|
Here's a late entry for the Darwin Awards - an award generally given out posthumously for the most stupid way to die - if there is such a thing.
A pre-med student from the University of Arizona was looking to score big with his date on a Friday night. Determined to put the girl in the mood, he drove her up to a spot on Mount Lemmon which overlooked the city of Tucson. They walked to an open knoll where they could see the city lights. Overcome by the romantic locale, she succumbed to his pleas and they stripped down, made a bed of their clothes, and passionately began making love. The heavy storm clouds rolling overhead and the low rumble of thunder inside them excited the lovers even more.

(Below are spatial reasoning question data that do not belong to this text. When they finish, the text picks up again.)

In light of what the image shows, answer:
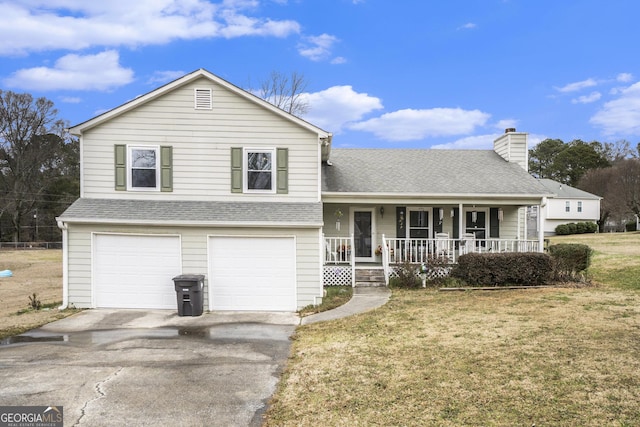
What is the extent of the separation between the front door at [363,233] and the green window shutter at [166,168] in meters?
6.76

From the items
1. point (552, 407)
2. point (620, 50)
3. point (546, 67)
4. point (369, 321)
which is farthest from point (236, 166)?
point (620, 50)

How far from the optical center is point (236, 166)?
38.8 ft

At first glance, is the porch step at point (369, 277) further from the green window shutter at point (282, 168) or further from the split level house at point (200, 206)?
the green window shutter at point (282, 168)

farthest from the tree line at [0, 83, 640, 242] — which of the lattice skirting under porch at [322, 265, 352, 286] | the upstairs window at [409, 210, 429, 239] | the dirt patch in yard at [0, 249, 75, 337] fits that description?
the lattice skirting under porch at [322, 265, 352, 286]

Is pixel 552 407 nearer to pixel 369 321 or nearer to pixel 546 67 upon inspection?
pixel 369 321

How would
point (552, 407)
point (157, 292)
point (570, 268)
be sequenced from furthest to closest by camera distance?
1. point (570, 268)
2. point (157, 292)
3. point (552, 407)

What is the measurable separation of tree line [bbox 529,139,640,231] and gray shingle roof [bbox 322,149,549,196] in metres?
34.9

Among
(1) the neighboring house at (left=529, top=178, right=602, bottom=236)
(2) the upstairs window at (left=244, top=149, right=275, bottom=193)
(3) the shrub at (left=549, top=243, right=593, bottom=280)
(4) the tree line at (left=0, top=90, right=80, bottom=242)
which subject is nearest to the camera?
(2) the upstairs window at (left=244, top=149, right=275, bottom=193)

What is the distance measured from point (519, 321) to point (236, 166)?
8.41 metres

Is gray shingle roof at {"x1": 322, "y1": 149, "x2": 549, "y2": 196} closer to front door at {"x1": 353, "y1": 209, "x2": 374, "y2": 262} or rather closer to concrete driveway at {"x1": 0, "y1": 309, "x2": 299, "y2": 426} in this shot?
front door at {"x1": 353, "y1": 209, "x2": 374, "y2": 262}

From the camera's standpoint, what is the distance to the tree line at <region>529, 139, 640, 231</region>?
42562mm

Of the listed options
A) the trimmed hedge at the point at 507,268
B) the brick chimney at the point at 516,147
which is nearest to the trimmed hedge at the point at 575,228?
the brick chimney at the point at 516,147

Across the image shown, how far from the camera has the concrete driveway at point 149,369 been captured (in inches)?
191

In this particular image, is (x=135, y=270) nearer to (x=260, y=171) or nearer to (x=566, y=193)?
(x=260, y=171)
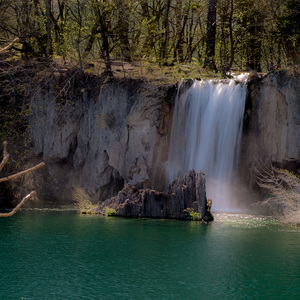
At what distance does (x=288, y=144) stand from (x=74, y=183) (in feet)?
40.1

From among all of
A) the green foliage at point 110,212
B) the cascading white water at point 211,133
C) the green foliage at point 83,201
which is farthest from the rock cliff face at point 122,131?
the green foliage at point 110,212

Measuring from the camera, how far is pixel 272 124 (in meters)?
23.1

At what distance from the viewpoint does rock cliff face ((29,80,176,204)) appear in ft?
82.4

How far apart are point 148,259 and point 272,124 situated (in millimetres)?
12778

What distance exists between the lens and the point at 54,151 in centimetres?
2731

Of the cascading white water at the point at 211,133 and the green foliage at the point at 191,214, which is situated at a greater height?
the cascading white water at the point at 211,133

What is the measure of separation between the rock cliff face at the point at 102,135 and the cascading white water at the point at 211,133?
0.78 metres

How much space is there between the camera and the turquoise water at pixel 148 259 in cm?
994

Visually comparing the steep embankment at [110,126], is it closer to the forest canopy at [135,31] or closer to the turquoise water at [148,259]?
the forest canopy at [135,31]

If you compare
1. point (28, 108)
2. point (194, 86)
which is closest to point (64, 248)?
point (194, 86)

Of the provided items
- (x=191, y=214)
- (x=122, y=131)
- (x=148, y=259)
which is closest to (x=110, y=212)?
(x=191, y=214)

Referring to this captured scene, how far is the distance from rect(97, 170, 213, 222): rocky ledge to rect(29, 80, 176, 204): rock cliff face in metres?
4.14

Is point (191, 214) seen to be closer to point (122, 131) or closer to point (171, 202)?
point (171, 202)

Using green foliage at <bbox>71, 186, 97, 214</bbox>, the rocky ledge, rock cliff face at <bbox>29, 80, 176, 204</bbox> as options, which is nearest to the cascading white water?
rock cliff face at <bbox>29, 80, 176, 204</bbox>
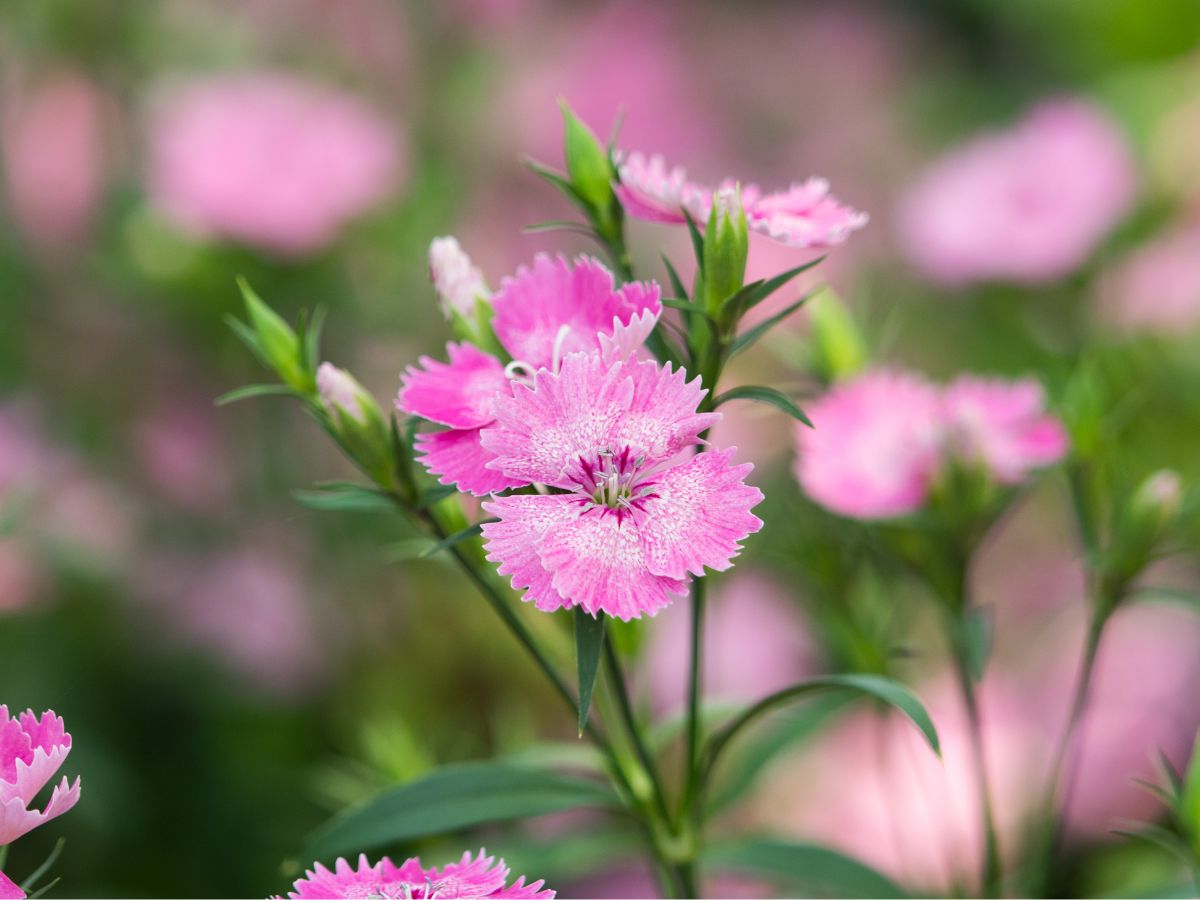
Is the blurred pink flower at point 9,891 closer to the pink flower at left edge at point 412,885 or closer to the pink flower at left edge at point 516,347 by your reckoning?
the pink flower at left edge at point 412,885

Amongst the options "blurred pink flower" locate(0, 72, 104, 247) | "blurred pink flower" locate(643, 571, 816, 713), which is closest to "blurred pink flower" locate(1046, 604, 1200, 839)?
"blurred pink flower" locate(643, 571, 816, 713)

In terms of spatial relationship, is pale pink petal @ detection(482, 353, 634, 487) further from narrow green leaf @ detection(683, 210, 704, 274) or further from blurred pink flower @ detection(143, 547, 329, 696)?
blurred pink flower @ detection(143, 547, 329, 696)

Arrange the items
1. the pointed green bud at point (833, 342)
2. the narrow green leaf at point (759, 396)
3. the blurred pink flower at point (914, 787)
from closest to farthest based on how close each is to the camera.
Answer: the narrow green leaf at point (759, 396) < the pointed green bud at point (833, 342) < the blurred pink flower at point (914, 787)

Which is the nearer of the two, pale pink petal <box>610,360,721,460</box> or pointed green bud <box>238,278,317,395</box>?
pale pink petal <box>610,360,721,460</box>

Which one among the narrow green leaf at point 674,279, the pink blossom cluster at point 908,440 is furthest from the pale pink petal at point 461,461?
the pink blossom cluster at point 908,440

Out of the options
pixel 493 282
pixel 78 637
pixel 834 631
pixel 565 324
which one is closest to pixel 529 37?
pixel 493 282

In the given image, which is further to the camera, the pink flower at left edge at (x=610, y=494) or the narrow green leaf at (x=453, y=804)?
the narrow green leaf at (x=453, y=804)

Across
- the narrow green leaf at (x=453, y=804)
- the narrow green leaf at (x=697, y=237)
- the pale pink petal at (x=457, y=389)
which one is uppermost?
the narrow green leaf at (x=697, y=237)

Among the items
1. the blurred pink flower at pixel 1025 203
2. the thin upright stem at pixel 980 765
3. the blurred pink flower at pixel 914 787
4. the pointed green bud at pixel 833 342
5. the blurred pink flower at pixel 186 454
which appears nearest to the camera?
the thin upright stem at pixel 980 765
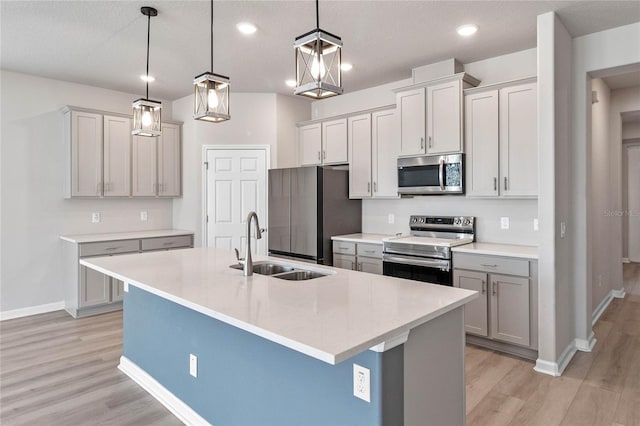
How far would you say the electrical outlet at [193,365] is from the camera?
93.4 inches

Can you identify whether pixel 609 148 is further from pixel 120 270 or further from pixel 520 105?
pixel 120 270

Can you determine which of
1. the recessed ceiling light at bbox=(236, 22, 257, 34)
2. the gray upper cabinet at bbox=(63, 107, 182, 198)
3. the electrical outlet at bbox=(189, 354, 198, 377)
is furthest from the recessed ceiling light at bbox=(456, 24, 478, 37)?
the gray upper cabinet at bbox=(63, 107, 182, 198)

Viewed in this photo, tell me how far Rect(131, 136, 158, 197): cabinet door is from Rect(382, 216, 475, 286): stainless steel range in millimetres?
3223

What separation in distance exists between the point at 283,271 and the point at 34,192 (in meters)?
3.61

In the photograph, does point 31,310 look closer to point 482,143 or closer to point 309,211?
point 309,211

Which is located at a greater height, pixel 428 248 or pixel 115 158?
pixel 115 158

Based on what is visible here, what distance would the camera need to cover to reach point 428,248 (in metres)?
3.70

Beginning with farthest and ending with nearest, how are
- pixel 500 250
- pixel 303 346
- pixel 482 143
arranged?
1. pixel 482 143
2. pixel 500 250
3. pixel 303 346

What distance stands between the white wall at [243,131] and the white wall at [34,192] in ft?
3.96

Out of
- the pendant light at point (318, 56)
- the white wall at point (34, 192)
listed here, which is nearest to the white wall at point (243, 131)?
the white wall at point (34, 192)

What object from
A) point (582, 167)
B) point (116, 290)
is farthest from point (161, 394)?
point (582, 167)

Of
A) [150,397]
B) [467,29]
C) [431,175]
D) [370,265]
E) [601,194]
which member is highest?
[467,29]

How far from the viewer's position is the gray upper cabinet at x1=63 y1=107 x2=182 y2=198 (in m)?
4.58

At the first few flashes of lightning, they never looked up to see the charred remains of once great trees. Their idyllic clearing was a hotbed of electrical activity during the warm desert nights. With a blinding light, a bolt of lightning struck the high point on the knoll, which happened to be the pre-med student's ass, and sought the path of least resistance - straight down! Incredibly, he survived, but was in excruciating pain. The heat of the lightning had fused together flesh and latex so that the lovers were now stuck together like a pair of dogs. The girl, unfortunately, did NOT survive the lightning strike! When the student looked down into the vacant eyes of his
girlfriend and realized she was dead, his immediate repulsion caused him to jerk away from her, which of course, he couldn't! A wave of pain and nausea
made him vomit into the girl's face and open mouth! Heaving only caused more pain and repeated vomiting until he finally passed out. Attracted by the smell of "food," a bear found its way to the Siamese lovers and began to lick semi-digested pizza and buffalo wings from the dead girl's face. The student came to, but when he saw the bear, there was little he could do but lay there
silently in fear. To his horror, the bear became dissatisfied with just a lick
and started to eat the girl, loudly crunching her facial bones only inches from his ear. The bear also tasted the student, scraping the back of his skull with
its teeth, before moving on. Around mid-morning a group of junior girl scouts, up for a fun weekend camp-out, arrived at the campsite where the pre-med student's car was parked. It was only a matter of minutes before three screaming girls discovered the student, who had regained consciousness several times in the night and had managed to drag himself and the partially-eaten girl
about 20-feet. Doctors managed to "successfully" separate the student from the corpse, but Mr. Happy looked like a small piece of cauliflower in its flaccid state. The first hint of arousal resulted in so much pain, that the student was unable-and unwilling-to achieve an erection. Future surgeries may produce a reasonably functioning penis, but the student's family jewels, referred to by the doctors as the "scrotum mass," are irreparable. Although most Darwin Awards are supposed to be won posthumously, we think this guy deserves consideration since he successfully removed himself from the gene pool.